Skills and Certifications Required
Water-utility work is one of the most certification-heavy verticals in LV/OT contracting. The combination of process control, critical-infrastructure security mandates, and AWIA risk-and-resilience requirements creates a specialized labor pool.
| System | Key Certifications | Critical Skills |
|---|---|---|
| SCADA / Process Control | ISA CAP, manufacturer (Allen-Bradley, Modicon, Schneider, Inductive Automation Ignition) | PLC programming, HMI development, historian configuration, control-narrative authoring, plant-process knowledge, OT cybersecurity (IEC 62443) |
| Instrumentation | ISA Certified Control Systems Technician (CCST), manufacturer training | Flow / level / pressure / pH / turbidity / chlorine residual installation and calibration, loop checks, P&ID literacy |
| Structured Cabling | BICSI INSTC, BICSI INSTF, RCDD (design) | Outside-plant fiber, industrial cabling, harsh-environment terminations, MDF/IDF design across a 100-acre campus |
| Fire Alarm | NICET Fire Alarm Level II+, FL fire alarm license | NFPA 72, NFPA 820 (water/wastewater hazardous classifications), addressable device install, AHJ coordination with City of Tampa |
| Access Control / CCTV | Manufacturer (Lenel, Genetec, Axis), FL low voltage license | AWIA / EPA critical-infrastructure spec compliance, perimeter detection integration, outdoor hardening, IP networking |
The defining skill on this project is the OT integrator who can run SCADA design and commissioning under design-build delivery. ISA-certified controls techs are the scarce labor pool nationwide, and the Tampa-area utility-OT bench is small. Contractors who can self-perform or partner on the SCADA scope will out-bid pure-play LV contractors on this work. Florida contractors should verify their state low voltage and fire alarm licenses, plus any required water/wastewater operator certifications relevant to plant-side access.
Market Signal
Tampa is in the middle of a sustained, multi-program modernization of its primary drinking-water plant — and the signal for LV/OT contractors is that this is not a one-time award. The Master Plan Improvements tranche is layered on top of a recently-completed $93M pump station and a separately-procured SIX expansion that, if built as currently sized, will be the largest deployment of that technology anywhere in the world. Cumulatively that is well over $200 million of capital flowing through one drinking-water campus in Tampa over a five-year window.

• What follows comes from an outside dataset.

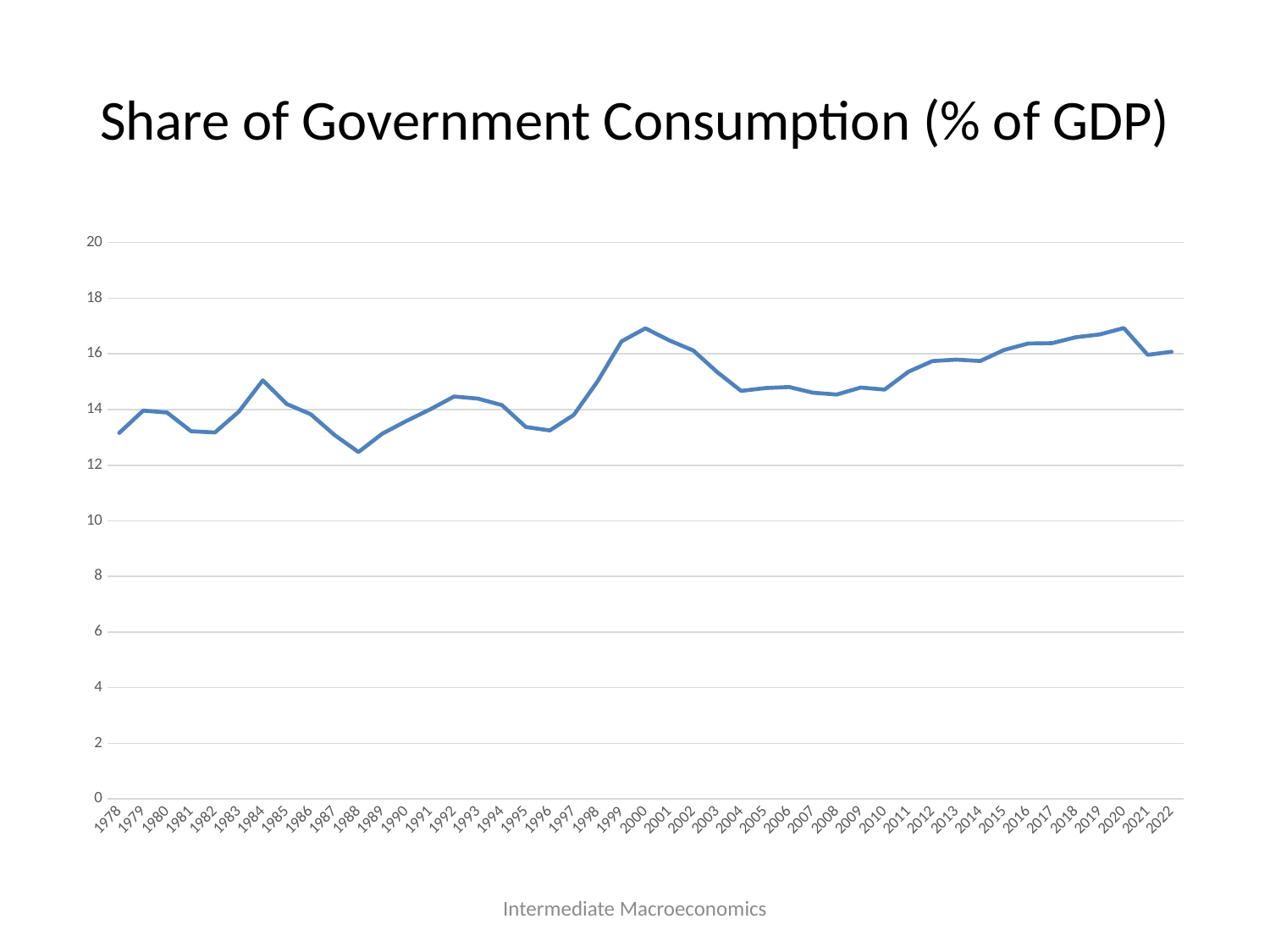
What is the title of the chart? Share of Government Consumption (% of GDP) Which year has the lowest share of government consumption? 1988 How many years are plotted along the x axis? 45 Is the value for 2000 greater or less than 16? greater What kind of chart is shown on the slide? line chart Is the value for 1978 greater or less than 12? greater Overall, does the share of government consumption rise or fall from 1978 to 2022? rise Is the value for 1984 greater or less than 14? greater Which year has the larger value, 2000 or 2004? 2000 Which year has the larger value, 1984 or 1988? 1984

This builds on the broader picture LVN Signal has been tracking in Tampa. Last week we profiled the $115 million Howard F. Curren Advanced Wastewater Treatment Plant Sludge Digester Overhaul — a separate but parallel Tampa Water utility program on the wastewater side. Two simultaneous capital programs of that scale at one municipal utility, with shared OT/SCADA standards and shared engineering benches, point to a Florida water sector that is in a generational re-investment cycle.
For Florida and Sunbelt water-utility integrators, the strategic play is clear: pursue Tampa Water as a multi-year client, get on the design-build short list while the Master Plan is in procurement, and use the SCADA/instrumentation work here as the reference account for the next wave of utility upgrades coming across the I-4 corridor and Florida''s Gulf Coast. The technology that gets selected at DLTWTF — particularly SIX, which has minimal precedent in North America at this scale — will influence procurement decisions at peer utilities across the Southeast for years.